Матрёна-то – распустёха, крольчиха. За четыре года троих родила. Вечно в грязном халате. У всех наследников розовые мордашки с голубенькими хрустинскими глазками-пуговками, ф-фу-у…». Безмятежная толстая дурища, выскочила за этого ухаря. Втайне от себя Мария Спиридоновна жадно завидовала этой крольчихе Матрёне, тянулась к ней в бессознательном желании. Заиметь крепкошеего мужа, навроде Паши Хрустина, в делах необидчивого, весёлого: «Из вашего папаши, Марья Спиридоновна, песок сыпется, – хохотал Хрустин, держал паузу, выкрикивал. – Золотой! Замолвите, благодетельница, словечко, чтобы папашенька ваш, Спиридон Иваныч, в компаньоны меня взял, процентиков на десять. Бриллиантовый дождь на вас пролью…».
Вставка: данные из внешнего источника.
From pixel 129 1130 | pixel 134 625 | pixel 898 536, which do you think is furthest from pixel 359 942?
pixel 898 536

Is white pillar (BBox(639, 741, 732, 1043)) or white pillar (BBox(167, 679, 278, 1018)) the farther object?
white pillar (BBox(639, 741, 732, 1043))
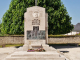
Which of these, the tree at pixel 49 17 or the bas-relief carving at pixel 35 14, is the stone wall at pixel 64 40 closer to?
the tree at pixel 49 17

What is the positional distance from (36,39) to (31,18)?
2.92 metres

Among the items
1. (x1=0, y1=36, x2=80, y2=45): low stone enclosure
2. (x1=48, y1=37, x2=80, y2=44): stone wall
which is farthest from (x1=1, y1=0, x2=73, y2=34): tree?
(x1=48, y1=37, x2=80, y2=44): stone wall

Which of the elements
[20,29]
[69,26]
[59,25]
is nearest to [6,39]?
[20,29]

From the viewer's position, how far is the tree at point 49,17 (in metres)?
24.2

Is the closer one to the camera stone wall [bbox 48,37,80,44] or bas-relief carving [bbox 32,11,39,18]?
bas-relief carving [bbox 32,11,39,18]

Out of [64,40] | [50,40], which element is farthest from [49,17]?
[64,40]

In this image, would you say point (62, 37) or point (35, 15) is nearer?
point (35, 15)

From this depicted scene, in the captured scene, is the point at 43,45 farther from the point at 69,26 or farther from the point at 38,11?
the point at 69,26

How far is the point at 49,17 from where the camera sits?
24094 millimetres

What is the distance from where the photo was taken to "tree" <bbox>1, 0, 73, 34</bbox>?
24.2 meters

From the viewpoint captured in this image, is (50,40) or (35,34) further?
(50,40)

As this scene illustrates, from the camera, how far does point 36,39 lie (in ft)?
50.5

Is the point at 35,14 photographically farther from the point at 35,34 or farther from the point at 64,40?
the point at 64,40

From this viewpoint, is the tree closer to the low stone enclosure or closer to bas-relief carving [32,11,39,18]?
the low stone enclosure
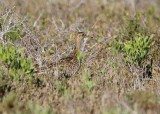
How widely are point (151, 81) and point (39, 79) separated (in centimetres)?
142

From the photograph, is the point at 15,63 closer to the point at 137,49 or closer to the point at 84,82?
the point at 84,82

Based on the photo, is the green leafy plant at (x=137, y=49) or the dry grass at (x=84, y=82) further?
the green leafy plant at (x=137, y=49)

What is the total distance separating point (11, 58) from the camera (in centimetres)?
503

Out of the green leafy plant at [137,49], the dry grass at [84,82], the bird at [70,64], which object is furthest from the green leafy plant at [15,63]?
the green leafy plant at [137,49]

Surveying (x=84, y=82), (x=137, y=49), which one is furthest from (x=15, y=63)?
(x=137, y=49)

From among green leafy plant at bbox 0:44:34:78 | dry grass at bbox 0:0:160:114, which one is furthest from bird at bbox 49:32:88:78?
green leafy plant at bbox 0:44:34:78

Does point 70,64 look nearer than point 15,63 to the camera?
No

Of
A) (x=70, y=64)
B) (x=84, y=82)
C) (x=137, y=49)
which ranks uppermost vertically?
(x=137, y=49)

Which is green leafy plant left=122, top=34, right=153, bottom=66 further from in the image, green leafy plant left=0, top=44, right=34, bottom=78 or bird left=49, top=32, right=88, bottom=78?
green leafy plant left=0, top=44, right=34, bottom=78

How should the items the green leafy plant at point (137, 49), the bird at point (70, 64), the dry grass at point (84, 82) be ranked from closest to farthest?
the dry grass at point (84, 82) → the bird at point (70, 64) → the green leafy plant at point (137, 49)

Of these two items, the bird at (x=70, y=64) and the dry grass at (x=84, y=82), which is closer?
the dry grass at (x=84, y=82)

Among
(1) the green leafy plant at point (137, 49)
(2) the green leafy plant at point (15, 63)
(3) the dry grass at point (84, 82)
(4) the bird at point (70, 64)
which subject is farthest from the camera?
(1) the green leafy plant at point (137, 49)

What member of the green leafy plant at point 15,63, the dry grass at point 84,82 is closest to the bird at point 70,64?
the dry grass at point 84,82

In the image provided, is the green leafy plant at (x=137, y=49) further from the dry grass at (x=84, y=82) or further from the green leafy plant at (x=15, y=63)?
the green leafy plant at (x=15, y=63)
Речь шла о песке, который Спиридон Иванович додумался мыть со дна Волги и продавать строителям. Ужасно прибыльно оказалось. Намекни только она отцу, и закружится вокруг рой хрустиных, рыкаловых, травиных, ниязовых с предложениями руки и сердца и скорым вопросиком о её приданом. И пойдёт брюхо торчком, дети, пелёнки, запах молозива. Бабий инстинкт жаждал детей. Отравленная ядом революционной идеи, душа бунтовала. Георгий был другой. От Карова и его сообщников веяло тёмной силой. Они попирали законы. Взрывали, стреляли – мстили сильным мира сего. Они были выше всех, выше царя. Играли чужими и своими жизнями как в рулетку. Многим из них выпадало «зеро» – «ноль» в виде верёвочной петли на шею. Смертельная опасность, которой подвергал себя Каров, будто кислота, вытравляла из сердца Марьи Спиридоновны обиды на его измены. Каров упрямо жаждал положить жизнь на алтарь служения народу и этим брал над ней верх. Следом за ним Мария Спиридоновна не мыслила жизни без этих тайных собраний, конспирации, перевозок взрывчатки, ссор с пощёчинами, истерик, любовных страстей… К Хрустиным ехать она передумала.

…Раньше, чем доложила горничная, сердце Марии Спиридоновны оборвалось и полетело туда, в гостиную. На вешалке в прихожей она увидела его белую с золотой лентой шляпу. Как была, в накидке и туфлях, прошла в гостиную. Каров подкарауливал её за дверью. Обнял, стал целовать. От жадных губ, колкой щетины, силы, с которой он обнимал, пресеклось дыхание, жар опалил лицо, ушёл в бёдра.

– Постой, я из церкви, после исповеди. – Загораживала лицо руками, отталкивала, а губы сами отвечали на поцелуи. Загораясь страстью, он потянул её к дивану. Мария Спиридоновна замотала головой, привалилась спиной к двери.